* _Job_
Render every line of the material as a numbered list, leaving out any blank lines.

Caption snippets from web pages
^^^^
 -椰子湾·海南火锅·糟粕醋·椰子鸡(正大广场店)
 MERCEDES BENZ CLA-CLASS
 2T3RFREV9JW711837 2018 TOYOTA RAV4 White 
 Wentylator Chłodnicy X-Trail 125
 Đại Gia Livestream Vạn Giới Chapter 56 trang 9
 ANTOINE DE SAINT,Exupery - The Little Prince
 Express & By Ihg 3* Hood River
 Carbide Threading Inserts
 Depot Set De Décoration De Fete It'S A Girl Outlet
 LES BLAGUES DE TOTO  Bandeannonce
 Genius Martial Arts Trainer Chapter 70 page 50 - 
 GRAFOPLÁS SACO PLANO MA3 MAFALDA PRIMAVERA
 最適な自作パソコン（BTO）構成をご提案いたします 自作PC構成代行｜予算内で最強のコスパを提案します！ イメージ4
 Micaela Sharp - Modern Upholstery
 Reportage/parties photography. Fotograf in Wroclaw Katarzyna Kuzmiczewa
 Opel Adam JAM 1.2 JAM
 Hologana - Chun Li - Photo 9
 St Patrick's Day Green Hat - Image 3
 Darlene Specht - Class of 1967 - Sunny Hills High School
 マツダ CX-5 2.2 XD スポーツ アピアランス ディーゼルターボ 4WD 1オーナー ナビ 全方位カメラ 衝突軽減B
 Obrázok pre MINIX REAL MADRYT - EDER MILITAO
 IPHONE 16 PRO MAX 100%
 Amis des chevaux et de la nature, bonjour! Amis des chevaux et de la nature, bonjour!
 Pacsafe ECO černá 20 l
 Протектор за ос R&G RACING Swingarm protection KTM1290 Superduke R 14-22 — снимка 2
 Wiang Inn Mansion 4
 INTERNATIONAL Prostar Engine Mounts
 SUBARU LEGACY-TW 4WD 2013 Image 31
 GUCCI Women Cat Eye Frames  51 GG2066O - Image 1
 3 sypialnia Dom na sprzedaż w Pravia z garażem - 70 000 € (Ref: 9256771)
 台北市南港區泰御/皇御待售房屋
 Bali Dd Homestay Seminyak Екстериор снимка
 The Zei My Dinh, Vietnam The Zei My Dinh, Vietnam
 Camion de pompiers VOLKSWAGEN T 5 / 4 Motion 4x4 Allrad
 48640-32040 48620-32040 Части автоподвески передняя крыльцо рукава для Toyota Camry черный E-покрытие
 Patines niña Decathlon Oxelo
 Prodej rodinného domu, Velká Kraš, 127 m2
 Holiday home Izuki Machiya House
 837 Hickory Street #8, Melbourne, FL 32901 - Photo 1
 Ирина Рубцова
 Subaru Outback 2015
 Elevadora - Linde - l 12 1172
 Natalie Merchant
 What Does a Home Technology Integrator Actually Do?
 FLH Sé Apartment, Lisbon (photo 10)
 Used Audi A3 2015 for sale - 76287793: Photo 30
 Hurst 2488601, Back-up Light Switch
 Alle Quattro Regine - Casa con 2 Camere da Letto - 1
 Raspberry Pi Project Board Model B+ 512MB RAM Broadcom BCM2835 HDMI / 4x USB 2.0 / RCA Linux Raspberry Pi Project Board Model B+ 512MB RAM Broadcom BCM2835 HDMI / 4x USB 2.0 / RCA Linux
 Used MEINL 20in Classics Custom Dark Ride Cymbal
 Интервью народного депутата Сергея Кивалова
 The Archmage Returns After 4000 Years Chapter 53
^^^^
* _Output for this exercise_
1.  -椰子湾·海南火锅·糟粕醋·椰子鸡(正大广场店)
2.  MERCEDES BENZ CLA-CLASS
3.  2T3RFREV9JW711837 2018 TOYOTA RAV4 White 
4.  Wentylator Chłodnicy X-Trail 125
5.  Đại Gia Livestream Vạn Giới Chapter 56 trang 9
6.  ANTOINE DE SAINT,Exupery - The Little Prince
7.  Express & By Ihg 3* Hood River
8.  Carbide Threading Inserts
9.  Depot Set De Décoration De Fete It'S A Girl Outlet
10.  LES BLAGUES DE TOTO  Bandeannonce
11.  Genius Martial Arts Trainer Chapter 70 page 50 - 
12.  GRAFOPLÁS SACO PLANO MA3 MAFALDA PRIMAVERA
13.  最適な自作パソコン（BTO）構成をご提案いたします 自作PC構成代行｜予算内で最強のコスパを提案します！ イメージ4
14.  Micaela Sharp - Modern Upholstery
15.  Reportage/parties photography. Fotograf in Wroclaw Katarzyna Kuzmiczewa
16.  Opel Adam JAM 1.2 JAM
17.  Hologana - Chun Li - Photo 9
18.  St Patrick's Day Green Hat - Image 3
19.  Darlene Specht - Class of 1967 - Sunny Hills High School
20.  マツダ CX-5 2.2 XD スポーツ アピアランス ディーゼルターボ 4WD 1オーナー ナビ 全方位カメラ 衝突軽減B
21.  Obrázok pre MINIX REAL MADRYT - EDER MILITAO
22.  IPHONE 16 PRO MAX 100%
23.  Amis des chevaux et de la nature, bonjour! Amis des chevaux et de la nature, bonjour!
24.  Pacsafe ECO černá 20 l
25.  Протектор за ос R&G RACING Swingarm protection KTM1290 Superduke R 14-22 — снимка 2
26.  Wiang Inn Mansion 4
27.  INTERNATIONAL Prostar Engine Mounts
28.  SUBARU LEGACY-TW 4WD 2013 Image 31
29.  GUCCI Women Cat Eye Frames  51 GG2066O - Image 1
30.  3 sypialnia Dom na sprzedaż w Pravia z garażem - 70 000 € (Ref: 9256771)
31.  台北市南港區泰御/皇御待售房屋
32.  Bali Dd Homestay Seminyak Екстериор снимка
33.  The Zei My Dinh, Vietnam The Zei My Dinh, Vietnam
34.  Camion de pompiers VOLKSWAGEN T 5 / 4 Motion 4x4 Allrad
35.  48640-32040 48620-32040 Части автоподвески передняя крыльцо рукава для Toyota Camry черный E-покрытие
36.  Patines niña Decathlon Oxelo
37.  Prodej rodinného domu, Velká Kraš, 127 m2
38.  Holiday home Izuki Machiya House
39.  837 Hickory Street #8, Melbourne, FL 32901 - Photo 1
40.  Ирина Рубцова
41.  Subaru Outback 2015
42.  Elevadora - Linde - l 12 1172
43.  Natalie Merchant
44.  What Does a Home Technology Integrator Actually Do?
45.  FLH Sé Apartment, Lisbon (photo 10)
46.  Used Audi A3 2015 for sale - 76287793: Photo 30
47.  Hurst 2488601, Back-up Light Switch
48.  Alle Quattro Regine - Casa con 2 Camere da Letto - 1
49.  Raspberry Pi Project Board Model B+ 512MB RAM Broadcom BCM2835 HDMI / 4x USB 2.0 / RCA Linux Raspberry Pi Project Board Model B+ 512MB RAM Broadcom BCM2835 HDMI / 4x USB 2.0 / RCA Linux
50.  Used MEINL 20in Classics Custom Dark Ride Cymbal
51.  Интервью народного депутата Сергея Кивалова
52.  The Archmage Returns After 4000 Years Chapter 53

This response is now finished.